Even in the civilian sector, there are those who recognize the “brown round” campaign hat as a symbol of the ultimate Army professional and a beacon of excellence. Those characterizations are juxtaposed by depictions in Hollywood films – the stereotypical hothead pouncing from the shadows of Army posts, with veins popping from their necks as they scream at new recruits.

The intensity commonly attributed to a drill sergeant’s temper is “just a switch you turn on,” joked Sgt. 1st Class Joseph Holliday, deputy senior drill sergeant leader at Fort Jackson’s Army Drill Sergeant Academy. However, there’s no “on or off switch” for exemplifying the Warrior Ethos and living by the Army Values, he noted.

Whether he’s at the gas station on base or grocery shopping in town with his family, Holliday said he understands when the general public “sees the hat,” they see the Army’s gatekeeper. “They see a professional with overall command presence.”

Holliday, a native of Bardstown, Ky., started his Army career as a reservist in the Blue Grass State. He was originally part of the 475th Transportation Detachment as an 88M, motor transportation operator. That road led him on two deployments – Iraq in 2007 and Afghanistan in 2010.

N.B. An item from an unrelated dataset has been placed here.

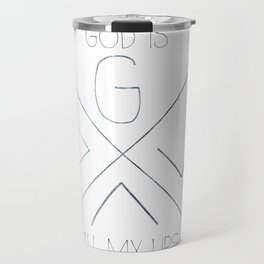 God is greater Travel Mug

Wanting to make the military a full-time career, Holliday applied for and was accepted into the Active Guard Reserve, a federal program that offers full-time jobs in part-time services, such as the Army Reserve.

After he spoke with friends who were drill sergeants, Holliday liked what he heard and volunteered to become a candidate in 2014. Shortly after, he was off to the academy at Fort Jackson to earn his own campaign hat.

“The drill sergeant leaders were everything I thought they’d be,” he said, regarding his time as a candidate. “They were subject-matter experts in everything they talked to us about. They were well-prepared non-commissioned officers who knew how to lead their peers to become drill sergeants themselves.”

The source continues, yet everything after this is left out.